Ça fait cinq ans que je suis morte et j’ai l’impression d’avoir quitté la maison ce matin. Le petit mot que je t’ai écrit il y a huit ans est encore scotché sur la huche à pain. Un vieux calendrier de 2018 traîne dans un recoin, tu n’as pas pensé à le jeter. Le jardin est magnifique, tu as vraiment fait du beau boulot. Mon jasmin s’est fortifié et a bien résisté aux dernières gelées. Sans moi pour t’arrêter, tu as encore étendu le potager. Tu y passes la majeure partie de ton temps libre, ça me rend triste et heureuse à la fois : tu y as toujours été à ta place. Tu t’es mis à la cuisine pour écouler les stocks de légumes, c’est bien.

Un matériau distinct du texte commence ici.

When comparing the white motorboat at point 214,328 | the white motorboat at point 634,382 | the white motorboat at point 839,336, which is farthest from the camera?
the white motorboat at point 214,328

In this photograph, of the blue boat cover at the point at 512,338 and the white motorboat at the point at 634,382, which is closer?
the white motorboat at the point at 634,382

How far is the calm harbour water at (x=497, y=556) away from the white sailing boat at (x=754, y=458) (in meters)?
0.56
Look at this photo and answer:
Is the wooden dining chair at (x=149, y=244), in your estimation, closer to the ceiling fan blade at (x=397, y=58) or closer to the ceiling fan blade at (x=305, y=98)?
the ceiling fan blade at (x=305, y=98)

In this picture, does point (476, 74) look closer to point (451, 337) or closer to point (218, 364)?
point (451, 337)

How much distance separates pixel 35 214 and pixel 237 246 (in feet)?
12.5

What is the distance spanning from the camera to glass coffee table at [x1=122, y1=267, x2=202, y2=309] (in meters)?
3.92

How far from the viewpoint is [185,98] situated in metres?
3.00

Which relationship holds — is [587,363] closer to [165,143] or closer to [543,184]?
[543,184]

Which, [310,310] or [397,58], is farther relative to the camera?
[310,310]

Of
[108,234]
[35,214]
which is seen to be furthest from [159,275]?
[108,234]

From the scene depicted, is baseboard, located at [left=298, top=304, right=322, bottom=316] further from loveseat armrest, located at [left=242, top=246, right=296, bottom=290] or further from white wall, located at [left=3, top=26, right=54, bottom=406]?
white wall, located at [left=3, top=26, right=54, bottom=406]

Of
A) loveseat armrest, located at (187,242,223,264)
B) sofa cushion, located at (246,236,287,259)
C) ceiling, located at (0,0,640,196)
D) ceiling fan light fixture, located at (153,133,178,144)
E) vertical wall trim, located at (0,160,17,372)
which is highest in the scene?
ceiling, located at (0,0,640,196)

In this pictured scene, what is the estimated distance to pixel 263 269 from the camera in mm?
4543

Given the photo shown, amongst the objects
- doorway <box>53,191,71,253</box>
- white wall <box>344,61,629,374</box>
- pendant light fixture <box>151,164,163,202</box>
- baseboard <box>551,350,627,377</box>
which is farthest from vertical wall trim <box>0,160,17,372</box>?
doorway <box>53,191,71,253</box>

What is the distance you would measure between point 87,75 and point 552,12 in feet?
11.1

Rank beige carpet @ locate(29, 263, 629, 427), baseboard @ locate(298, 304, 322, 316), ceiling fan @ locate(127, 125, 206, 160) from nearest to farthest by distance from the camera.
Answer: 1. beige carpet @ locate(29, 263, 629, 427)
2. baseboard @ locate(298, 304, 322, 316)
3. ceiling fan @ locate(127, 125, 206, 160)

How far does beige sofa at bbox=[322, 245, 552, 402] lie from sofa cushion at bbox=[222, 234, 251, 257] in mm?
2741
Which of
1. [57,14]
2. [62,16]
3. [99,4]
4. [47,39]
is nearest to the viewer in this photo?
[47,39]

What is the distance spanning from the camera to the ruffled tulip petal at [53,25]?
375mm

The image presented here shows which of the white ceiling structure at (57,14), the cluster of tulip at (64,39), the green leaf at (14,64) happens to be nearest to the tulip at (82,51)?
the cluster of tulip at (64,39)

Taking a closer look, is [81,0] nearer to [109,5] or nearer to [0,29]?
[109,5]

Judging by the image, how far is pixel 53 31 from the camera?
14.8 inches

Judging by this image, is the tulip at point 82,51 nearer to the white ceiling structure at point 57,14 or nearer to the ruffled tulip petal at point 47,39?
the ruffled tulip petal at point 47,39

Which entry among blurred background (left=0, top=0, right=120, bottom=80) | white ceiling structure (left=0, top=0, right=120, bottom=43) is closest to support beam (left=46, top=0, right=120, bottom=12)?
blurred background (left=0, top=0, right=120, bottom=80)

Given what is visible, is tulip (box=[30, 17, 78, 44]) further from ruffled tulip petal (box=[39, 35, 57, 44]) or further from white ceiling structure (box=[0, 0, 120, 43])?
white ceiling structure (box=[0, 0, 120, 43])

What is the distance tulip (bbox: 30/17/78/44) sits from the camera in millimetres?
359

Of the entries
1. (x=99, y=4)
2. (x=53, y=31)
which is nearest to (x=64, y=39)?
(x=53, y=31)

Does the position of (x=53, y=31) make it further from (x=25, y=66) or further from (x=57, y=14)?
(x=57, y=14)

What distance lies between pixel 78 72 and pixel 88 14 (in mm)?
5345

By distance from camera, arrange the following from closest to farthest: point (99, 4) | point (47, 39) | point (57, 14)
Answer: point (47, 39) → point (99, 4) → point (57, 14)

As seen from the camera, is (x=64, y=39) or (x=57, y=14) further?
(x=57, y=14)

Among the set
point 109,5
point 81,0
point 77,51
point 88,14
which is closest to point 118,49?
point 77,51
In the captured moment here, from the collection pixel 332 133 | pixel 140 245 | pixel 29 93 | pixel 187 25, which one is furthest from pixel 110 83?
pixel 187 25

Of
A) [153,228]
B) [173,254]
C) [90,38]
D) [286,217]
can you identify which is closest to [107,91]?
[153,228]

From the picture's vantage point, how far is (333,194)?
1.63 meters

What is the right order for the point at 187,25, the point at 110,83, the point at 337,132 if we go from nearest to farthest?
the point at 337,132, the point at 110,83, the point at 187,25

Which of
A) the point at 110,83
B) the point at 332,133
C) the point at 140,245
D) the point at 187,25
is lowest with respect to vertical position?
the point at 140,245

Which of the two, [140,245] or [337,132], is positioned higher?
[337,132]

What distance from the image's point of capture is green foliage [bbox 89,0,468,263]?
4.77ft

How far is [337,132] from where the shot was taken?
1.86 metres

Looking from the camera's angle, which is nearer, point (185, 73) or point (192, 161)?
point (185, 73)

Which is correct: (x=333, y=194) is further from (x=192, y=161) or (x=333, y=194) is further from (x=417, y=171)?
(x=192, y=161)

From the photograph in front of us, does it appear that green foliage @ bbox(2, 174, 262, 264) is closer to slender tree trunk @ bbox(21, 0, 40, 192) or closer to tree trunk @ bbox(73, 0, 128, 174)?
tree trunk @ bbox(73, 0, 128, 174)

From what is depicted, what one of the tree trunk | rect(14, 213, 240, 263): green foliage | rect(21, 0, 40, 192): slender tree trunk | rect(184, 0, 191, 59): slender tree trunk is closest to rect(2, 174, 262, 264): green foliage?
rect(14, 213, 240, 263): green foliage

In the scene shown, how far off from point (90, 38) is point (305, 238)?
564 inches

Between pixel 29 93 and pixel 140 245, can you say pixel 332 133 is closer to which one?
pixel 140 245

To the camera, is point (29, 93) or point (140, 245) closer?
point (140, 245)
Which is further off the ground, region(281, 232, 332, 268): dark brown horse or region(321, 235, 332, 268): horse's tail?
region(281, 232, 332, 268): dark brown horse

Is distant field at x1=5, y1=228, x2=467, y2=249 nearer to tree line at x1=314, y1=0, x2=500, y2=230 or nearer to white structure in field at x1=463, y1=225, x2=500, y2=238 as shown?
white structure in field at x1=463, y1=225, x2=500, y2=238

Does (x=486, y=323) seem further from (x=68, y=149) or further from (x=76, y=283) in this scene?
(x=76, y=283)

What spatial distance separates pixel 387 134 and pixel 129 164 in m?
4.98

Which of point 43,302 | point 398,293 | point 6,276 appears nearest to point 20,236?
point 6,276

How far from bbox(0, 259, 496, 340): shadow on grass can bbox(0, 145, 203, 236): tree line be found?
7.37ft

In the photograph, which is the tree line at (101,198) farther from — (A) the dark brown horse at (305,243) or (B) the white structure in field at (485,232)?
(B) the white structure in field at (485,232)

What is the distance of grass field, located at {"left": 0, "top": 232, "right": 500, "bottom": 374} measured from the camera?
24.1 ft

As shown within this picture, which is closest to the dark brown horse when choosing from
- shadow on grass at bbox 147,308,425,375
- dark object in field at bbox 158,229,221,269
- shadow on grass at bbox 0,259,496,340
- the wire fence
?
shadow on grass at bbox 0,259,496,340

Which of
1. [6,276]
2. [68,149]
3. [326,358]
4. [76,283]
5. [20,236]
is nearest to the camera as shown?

Ça a l’air délicieux ce que tu prépares le soir, j’aurais bien aimé en profiter aussi ; je ne sais pas si ça te coûte autant qu’avant de passer du temps en cuisine ou si ça te rapproche un peu de moi. Je suis contente que tu continues de voir ma filleule, même si rien ne t’y oblige. Elle a bien grandi maintenant, j’aurais tant aimé l’accompagner sur le bout de chemin qu’elle parcourt en trottinant. Qu’est-ce que je suis fière quand je vois le caractère qu’elle a ! Les amis sont souvent là, je suis contente de les voir à tes côtés. Et quand vous sortez le tarot et la menthe pastille, je sais à quel point je suis proche de vous. Ta chance n’a pas tourné, tu as toujours des jeux catastrophiques, et tu bluffes toujours aussi mal… Il y a quelques nouvelles têtes, qui ramènent le fromage pour la raclette ou la viande pour le barbecue. Ils ont l’air vraiment sympas, ils apportent des rires et du bon vin, un peu de légèreté, eux qui n’appartiennent qu’à ta vie d’après moi.
Cette vie d’après que tu apprivoises un jour à la fois. Quel souvenir que ce nouveau premier sourire, pure lumière sur ton visage cerné, qui m’a crevé le cœur d’une pointe d’amour empoisonné. Je l’avais tant attendu et redouté, ce sourire. Et combien il t’a coûté quand, à sa suite, sans prévenir, un torrent de larmes a roulé sur tes joues, sans que tu puisses l’endiguer d’un poing rageur. Tu y arrives mieux, maintenant. Le vide que j’ai laissé est moins béant, tu peux penser à moi sans tristesse. Tu peux même ne plus penser à moi du tout pour quelque temps, rire et faire des projets. Vivre.
Il est l’heure pour moi de te laisser. Je ne peux pas rester indéfiniment à me glisser dans l’empreinte de tes bras quand tu dors. Il est plus que temps de laisser à d’autres la chance merveilleuse de passer un bout de vie à tes côtés. Bien sûr, tu découches quelquefois, mais personne n’a jamais encore passé la nuit à la maison avec toi. Je te le souhaite, très sincèrement, mais j’ai l’intime conviction que je volerai en éclats au moment où je verrais tes lèvres se poser sur une autre peau, tes mains suivre avec gourmandise les courbes d’une poitrine dénudée. Alors je vais te laisser de la place, arrêter de fureter de partout. Je reste juste dans le saule pleureur que tu as planté pour moi, entremêlant mes cendres aux terreau pour lui faire prendre racine. Tu pourras venir quand tu veux, je ne bougerai plus, mais je compte sur toi pour faire honneur à la vie qui frémit dans chacun de tes muscles si bien sculptés. Adieu mon amour.